It is therefore important that the claims be regarded as including such equivalent construction insofar as they do not depart from the spirit and scope of the air-conditioned helmet. It is also to be understood that the phraseology and terminology employed herein are for purposes of description and should not be regarded as limiting.

BRIEF DESCRIPTION OF DRAWINGS

The accompanying drawings, which are included to provide a further understanding of the invention are incorporated in and constitute a part of this specification, illustrate an embodiment of the invention and together with the description serve to explain the principles of the invention. They are meant to be exemplary illustrations provided to enable persons skilled in the art to practice the disclosure and are not intended to limit the scope of the appended claims.

FIG. 1 is a perspective view of an embodiment of the disclosure.

FIG. 2 is a front view of an embodiment of the disclosure.

FIG. 3 is a rear view of an embodiment of the disclosure.

FIG. 4 is a side view of an embodiment of the disclosure.

FIG. 5 is a top view of an embodiment of the disclosure.

FIG. 6 is a bottom view of an embodiment of the disclosure.

FIG. 7 is a schematic view of an embodiment of the disclosure.

DETAILED DESCRIPTION OF THE EMBODIMENT

The following detailed description is merely exemplary in nature and is not intended to limit the described embodiments of the application and uses of the described embodiments. As used herein, the word “exemplary” or “illustrative” means “serving as an example, instance, or illustration.” Any implementation described herein as “exemplary” or “illustrative” is not necessarily to be construed as preferred or advantageous over other implementations. All of the implementations described below are exemplary implementations provided to enable persons skilled in the art to practice the disclosure and are not intended to limit the scope of the appended claims. Furthermore, there is no intention to be bound by any expressed or implied theory presented in the preceding technical field, background, brief summary or the following detailed description.

Detailed reference will now be made to one or more potential embodiments of the disclosure, which are illustrated in FIGS. 1 through 5.

The air-conditioned helmet 100 (hereinafter invention) is a protective structure. The invention 100 is configured for use with an individual. The invention 100 forms a protective shell around the head of the individual. The invention 100 is a temperature controlled space within the protective space formed by the invention 100. The invention 100 comprises a helmet structure 101, cooling structure 102, and a control circuit 103. The control circuit 103 and the cooling structure 102 attach to the helmet structure 101. The cooling structure 102 controls the temperature of the protective interior space formed by the helmet. The control circuit 103: a) controls the temperature of the protective space formed by the helmet structure 101; and, b) tracks and announces the GPS coordinates into the protective space formed by the helmet structure 101.
++++++++
* Work to be completed:
Continue the air-conditioned helmet description above, starting right after its final sentence.

* Information provided:
++++++++
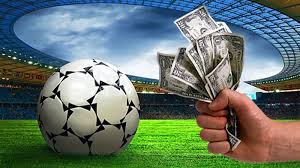 Discover the World of Sport Betting with Abol Bet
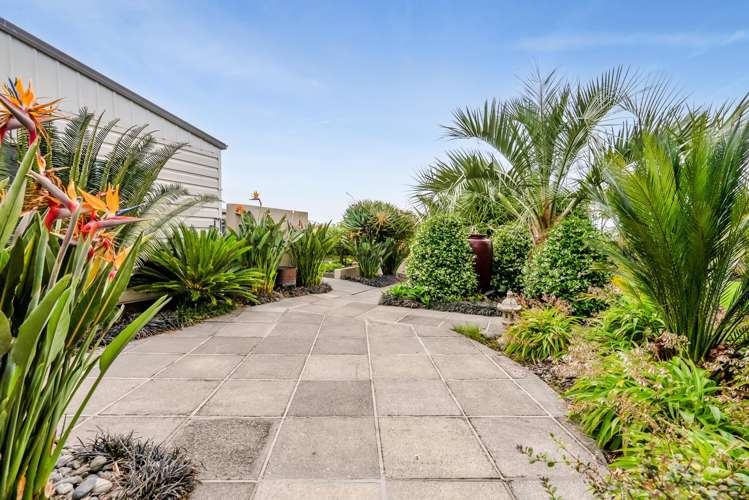 1d Silvan Place Bell Block_35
++++++++
* Output of the task:
The helmet structure 101 is a protective structure. The helmet structure 101 forms a protective space that encloses the head of an individual. The helmet structure 101 is a motorcycle helmet. The motorcycle helmet is defined elsewhere in this disclosure.

The cooling structure 102 is a mechanical structure. The cooling structure 102 forms a fluidic circuit. The cooling structure 102 pumps water through the fluidic circuit formed by the cooling structure 102. The cooling structure 102 cools the water flowing through the fluidic circuit formed by the cooling structure 102. The cooling structure 102 uses the cooled water as a heat exchange medium used to control the temperature within the protective space formed by the helmet structure 101. The cooling structure 102 comprises a water reservoir 111, a pump structure 112, a cooling device 113, and a hairpin exchanger 114. The water reservoir 111, the pump structure 112, the cooling device 113, and the hairpin exchanger 114 interconnect to form the fluidic circuit.

The water reservoir 111 is a containment structure. The water reservoir 111 stores water that is not flowing through the fluidic circuit formed by the cooling structure 102. The use of a water reservoir 111 is well-known and documented in the mechanical arts.

The pump structure 112 is an electromechanical structure. The pump structure 112 provides the motive forces necessary to pump the water through the fluidic circuit formed by the cooling structure 102. The pump structure 112 generates a pressure differential which is used for transporting the fluid through the water reservoir 111, the cooling device 113, and the hairpin exchanger 114. Specifically, the pump structure 112 pumps water from the water reservoir 111 through the cooling device 113 and the hairpin exchanger 114 back into the water reservoir 111. The pump structure 112 comprises a pump 131, a relay 132, and a battery 133.

The pump 131 is a mechanical device that generates a pressure differential which is used for transporting the fluid through the water reservoir 111, the cooling device 113, and the hairpin exchanger 114. The pump 131 is an electrically powered device. The pump 131 is defined elsewhere in this disclosure. The relay 132 is an electrical device. The relay 132 is a switching device. The relay 132 controls the flow of electricity from the battery 133 to the pump 131. The logic module 121 controls the actuation of the relay 132. The battery 133 is an electrochemical device. The battery 133 converts chemical potential energy into the electrical energy used to power the pump 131.

The cooling device 113 is a first heat exchange device used to cool the water that is flowing through the fluidic circuit formed by the cooling structure 102 as the water is flowing through the fluidic circuit formed by the cooling structure 102. Methods to design, form, and use a cooling device 113 are well-known and documented in the mechanical arts.

The hairpin exchanger 114 is a second heat exchange device. The hairpin exchanger 114 receives the cooled water from the cooling device 113. The hairpin exchanger 114 uses the cooled water as a cooling media that reduces the temperature of the protective space formed by the helmet structure 101. The hairpin exchanger 114 has the structure of a hairpin tube. The terms hairpin exchange and hairpin tube are defined elsewhere in this disclosure.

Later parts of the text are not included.